Saturday, August 25, 2007

Wednesday, August 22, 2007

Self-indulgent summertime retrospective

I realize I've been a crap blogger these past few weeks, but there's been a lot of stuff going on, both in my life and in my head. Regrettably, most of it isn't worth blogging about--and although I'd be perfectly content not to be experiencing it, it seems a courtesy to save all y'all from hearing about it.

Every August I find myself torn between freaking out because the school year is about to begin, and I haven't gotten nearly enough done--and absolutely dying for the school year to begin, because I'm so sick of summer and all that unstructured time. That tension is still present this year, but all in all I think I've NEVER been as eager to return to the classroom as I am right now. It's not that I'm truly prepared for the academic year (although I'm genuinely excited about two of my three classes this semester), and it's not that I have a great sense of satisfaction about what I've accomplished over the summer (because, um, I don't). It's just that I think I'd jump off a fucking cliff if I had a single additional week of summer to try to fill.

Has it been a bad summer? Well, yes. But it could certainly have been worse. Has it been a good summer?

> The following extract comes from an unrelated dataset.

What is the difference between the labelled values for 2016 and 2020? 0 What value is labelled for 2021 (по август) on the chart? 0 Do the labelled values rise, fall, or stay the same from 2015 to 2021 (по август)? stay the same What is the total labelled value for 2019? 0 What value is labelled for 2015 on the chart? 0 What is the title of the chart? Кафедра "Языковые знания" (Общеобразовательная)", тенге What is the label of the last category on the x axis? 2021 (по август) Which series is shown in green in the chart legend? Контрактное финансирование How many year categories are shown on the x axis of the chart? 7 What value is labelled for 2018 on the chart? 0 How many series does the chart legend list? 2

That seems like a stupid question to ask, but many things about the summer have been good, even surprisingly good, and my ambition is to be able to look back on the past three and a half months as having been largely positive and productive, even if disagreeable on a near-daily basis.

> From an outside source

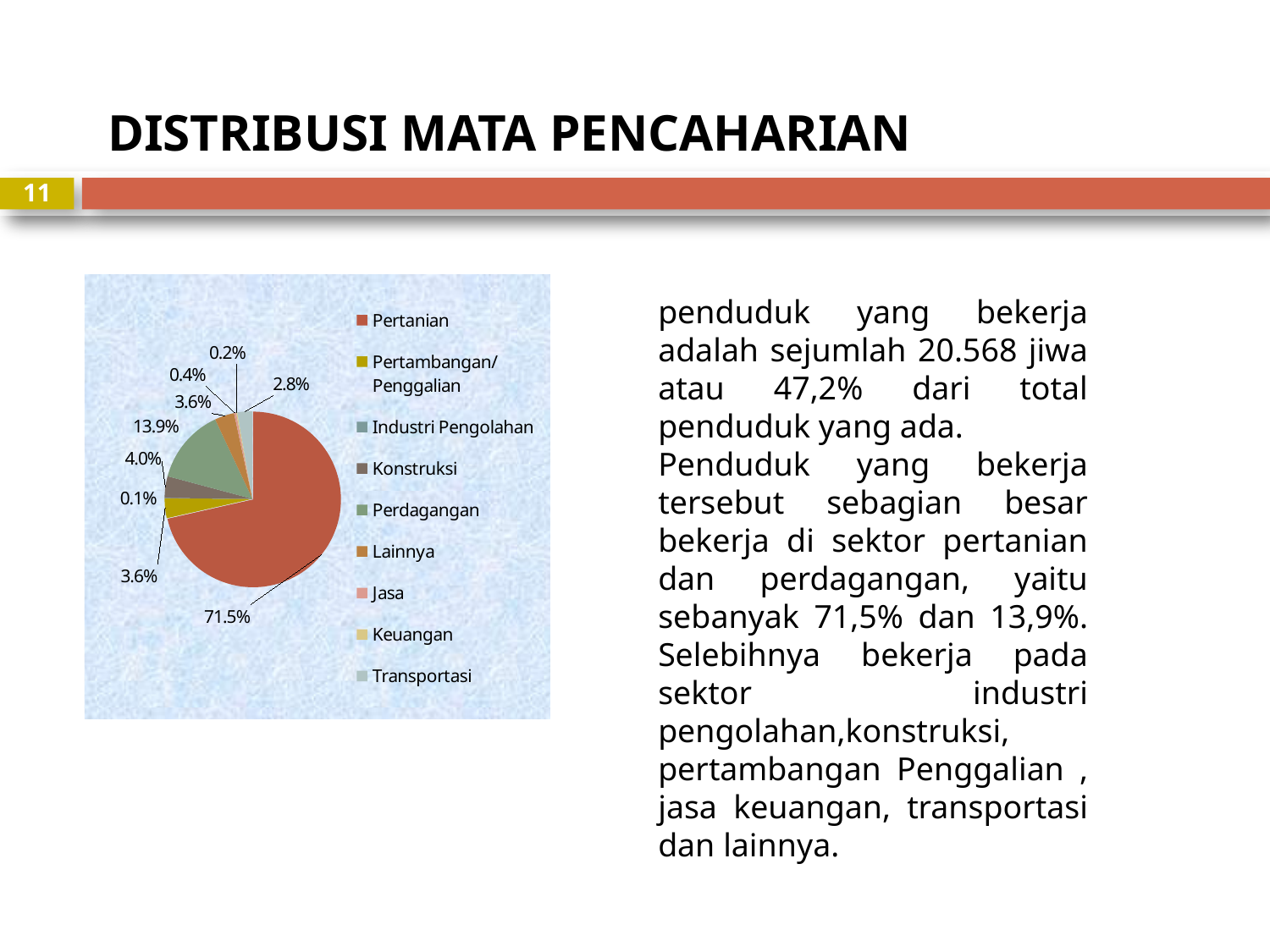
What is the smallest percentage label shown on the pie chart? 0.1% How many categories does the legend of the pie chart list? 9 What percentage is shown for Konstruksi? 4.0% What percentage of the pie does Perdagangan account for? 13.9% What type of chart is shown on the slide? Pie chart What is the title of the slide containing the pie chart? DISTRIBUSI MATA PENCAHARIAN Which category has the largest share of the pie? Pertanian What is the difference in percentage points between Pertanian and Perdagangan? 57.6 percentage points What percentage is shown for Transportasi? 2.8% What percentage of the pie does Pertanian account for? 71.5% What colour is the Pertanian slice in the pie chart? Red Which is larger, the share for Pertanian or the share for Perdagangan? Pertanian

For one thing, over the course of the summer I think I've learned more about myself than I have during any other comparable period of time; frankly, I'm inclined to think I've grown and changed as much in the not-quite-four-months since my breakup as I did in the entire six years I spent in that relationship--and that's in no way a dismissal of the value of the latter. It's nice to discover how much more one is capable of than one would have believed. . . and how much better, more dedicated, and more generous a person one is. (It would be even nicer if those attributes or behaviors were immediately recognized and rewarded, but I suppose such commodities hold their value.)

I've also been reminded of what amazing friends I have, and having the opportunity to reconnect with so many of them, so many times, and in such depth, has been a profoundly and consistently wonderful experience. After my conference last week I spent the weekend in the city that is now home to a ridiculous number of my college friends, and all I can say is, goddamn. What fabulous, insightful people they all are. My newer friends, too, are pretty awesome--in the past 24 hours I've unexpectedly started crying in front of two different people, first a young male colleague and then Evey, and both reacted in ways that were straightforward, sympathetic, and helpful, rather than awkward, anxious, or mortifying.

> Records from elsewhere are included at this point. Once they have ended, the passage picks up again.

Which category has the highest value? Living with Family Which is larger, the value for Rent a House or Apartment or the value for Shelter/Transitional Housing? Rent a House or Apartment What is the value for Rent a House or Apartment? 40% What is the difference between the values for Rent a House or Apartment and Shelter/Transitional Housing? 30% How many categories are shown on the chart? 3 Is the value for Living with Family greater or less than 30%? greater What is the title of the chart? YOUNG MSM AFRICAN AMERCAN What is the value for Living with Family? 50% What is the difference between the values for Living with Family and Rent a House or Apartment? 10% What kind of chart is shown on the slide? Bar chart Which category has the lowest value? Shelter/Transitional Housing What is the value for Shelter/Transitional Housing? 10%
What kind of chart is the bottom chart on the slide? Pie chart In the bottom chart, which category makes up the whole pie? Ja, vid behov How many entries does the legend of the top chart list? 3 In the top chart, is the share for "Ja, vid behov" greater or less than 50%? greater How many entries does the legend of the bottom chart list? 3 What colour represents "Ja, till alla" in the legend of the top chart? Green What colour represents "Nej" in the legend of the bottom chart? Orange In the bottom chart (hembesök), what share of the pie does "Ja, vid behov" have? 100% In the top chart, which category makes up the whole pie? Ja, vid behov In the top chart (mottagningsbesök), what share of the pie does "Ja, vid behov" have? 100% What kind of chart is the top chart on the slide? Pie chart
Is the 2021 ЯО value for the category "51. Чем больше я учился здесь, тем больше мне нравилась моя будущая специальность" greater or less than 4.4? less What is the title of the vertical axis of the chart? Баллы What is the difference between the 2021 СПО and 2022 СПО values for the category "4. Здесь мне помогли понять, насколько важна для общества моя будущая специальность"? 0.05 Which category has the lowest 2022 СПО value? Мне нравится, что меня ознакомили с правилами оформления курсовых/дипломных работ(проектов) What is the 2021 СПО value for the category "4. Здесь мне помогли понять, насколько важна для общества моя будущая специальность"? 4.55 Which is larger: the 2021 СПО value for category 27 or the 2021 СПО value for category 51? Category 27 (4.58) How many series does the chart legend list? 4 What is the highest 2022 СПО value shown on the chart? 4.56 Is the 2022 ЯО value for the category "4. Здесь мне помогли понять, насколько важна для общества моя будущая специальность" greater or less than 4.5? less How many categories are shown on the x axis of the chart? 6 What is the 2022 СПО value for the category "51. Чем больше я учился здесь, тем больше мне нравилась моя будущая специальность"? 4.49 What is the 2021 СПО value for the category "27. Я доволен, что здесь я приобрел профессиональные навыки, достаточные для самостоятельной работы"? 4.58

For years and years, through my teens and most of my twenties, I don't think I believed that I could be truly understood, or known, for whatever it was that I was--first known, I guess, and then loved. So if in some ways this summer has seemed to be a confirmation of that deep (and, let's be honest, totally narcissistic) fear, in other ways it's been exactly the opposite.

And hell. I did some fun travelling. I got at least a certain amount of work done. I read some books, made some new professional acquaintances, and heard some great gossip.

And of course, winter break is only 3.5 months away.